# Duck hunting on a river?



## sticky28 (Sep 25, 2007)

Anyone know the specific regs on hunting from a small river?  I found only 2 sentences about this on the DNR website.  They basically said that as long as you stay in your boat that it was legal.  
   But here is a more specific question i have, what about lakes or slough that can be reach by boat from the run of a river?  A lot of the rivers in s. ga are surrounded by plantations that are very protective of their property.  
   Also i have heard something about the river must be navigable.  What exactly does that mean to the game warden?  After all he/she (pc) is the one that writes the tickets. Must it be on a map? Must it have nav bouys?  Or must it be accessable by boat?  Please give me feedback preferably backed up in black and white.  I just want to be sure before I go try this kind of hunting.


----------



## arrow4u (Sep 25, 2007)

as far as i know what you said is correct, you cant get out of the boat. as long as you can pole or motor through the slough you can hunt it. ( navigable ) to my understanding means you cant go jumping beaver dams to get in there.

just call youre local GW


----------



## hevishot (Sep 25, 2007)

nope...in the state of Ga, navigable means that commercial traffic such as barges and ships can move up and down it, like the LOWER flint. There is a list of "navigable" waterways and if its not on the list, its not navigable. Sportsmen get screwed in Ga due to this law....doesnt matter if you are floating or standing on the bottom, if a land owner ownes both sides, you can be kept out.stupid law.


----------



## Mark Brooks (Sep 25, 2007)

Hevishot is correct.

MB


----------



## Boudreaux (Sep 25, 2007)

That would apply to just about every river inland, including the Chattahoochee.  Good thing someone hasn't been able to buy up property on both sides, or I guess that river would be shut down. 

That's a crazy law.


----------



## Nicodemus (Sep 25, 2007)

I`ve floated the Flint between Warwick and Albany, and the Oconee from the 280 bridge to the forks of the river for ducks. I know it`s legal there because I`ve been checked by the local wardens.


----------



## sticky28 (Sep 25, 2007)

This is the link I'm refering to.  Close to the bottom is talking about floating rivers.  It is just so vague and I have not found anyother info on the subject.
   Also you guys that say this can't be done where did your info come from or is it just what you belive to be true.  Please specify. 

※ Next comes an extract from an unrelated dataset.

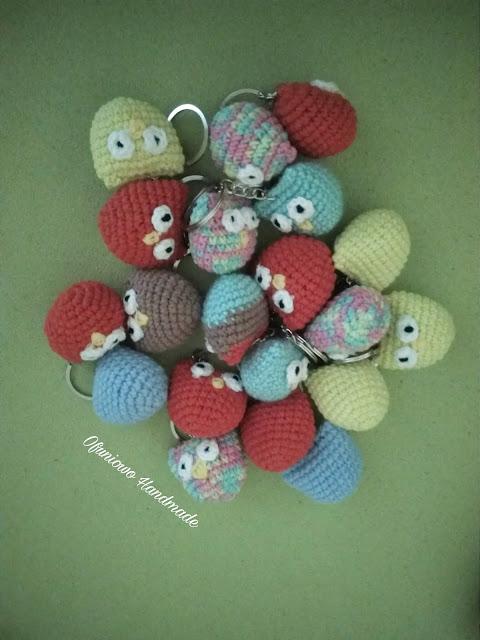 Crochet mini owls - Ofuniowo Handmade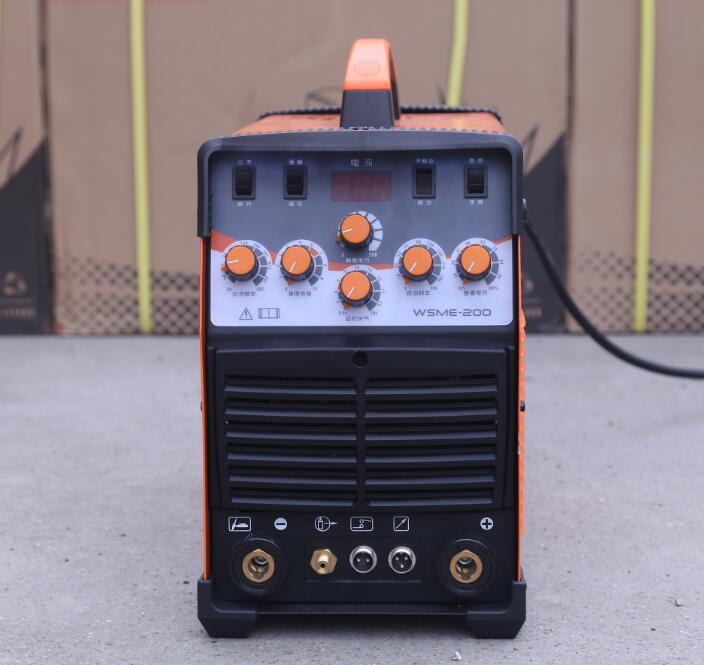 WSME-200 AC DC Puls Wig-schweißgerät Schweißen Maschine Aluminium 220 V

http://georgiawildlife.dnr.state.ga.us/content/printversion.asp?txtDocument=97


----------



## sticky28 (Sep 25, 2007)

I remember down here in sga 10 to 15 yrs ago the plantations in and around thomasville were trying to run barb wire across the Ochlockonee to keep fishermen off the river.  I think what happened was that in the end they had to take down the wire b/c they had the right to stop the actual fishing but not the boats for floating through the property.  If you look at this case it would be easy to infer that one couldn't duck hunt on portions of the river that were private (meaning that one landowner owns both sides of the river).  But that raises another question if you were floating a river, crossing multiple land lines when would you know when you were in private land?  If it was not POSTED how could you know/get in trouble?


----------



## Twenty five ought six (Sep 25, 2007)

> I know it`s legal there because I`ve been checked by the local wardens.



That's the key.


The bottom line is that there is no "legal" definition; it's more a matter of local practice and custom.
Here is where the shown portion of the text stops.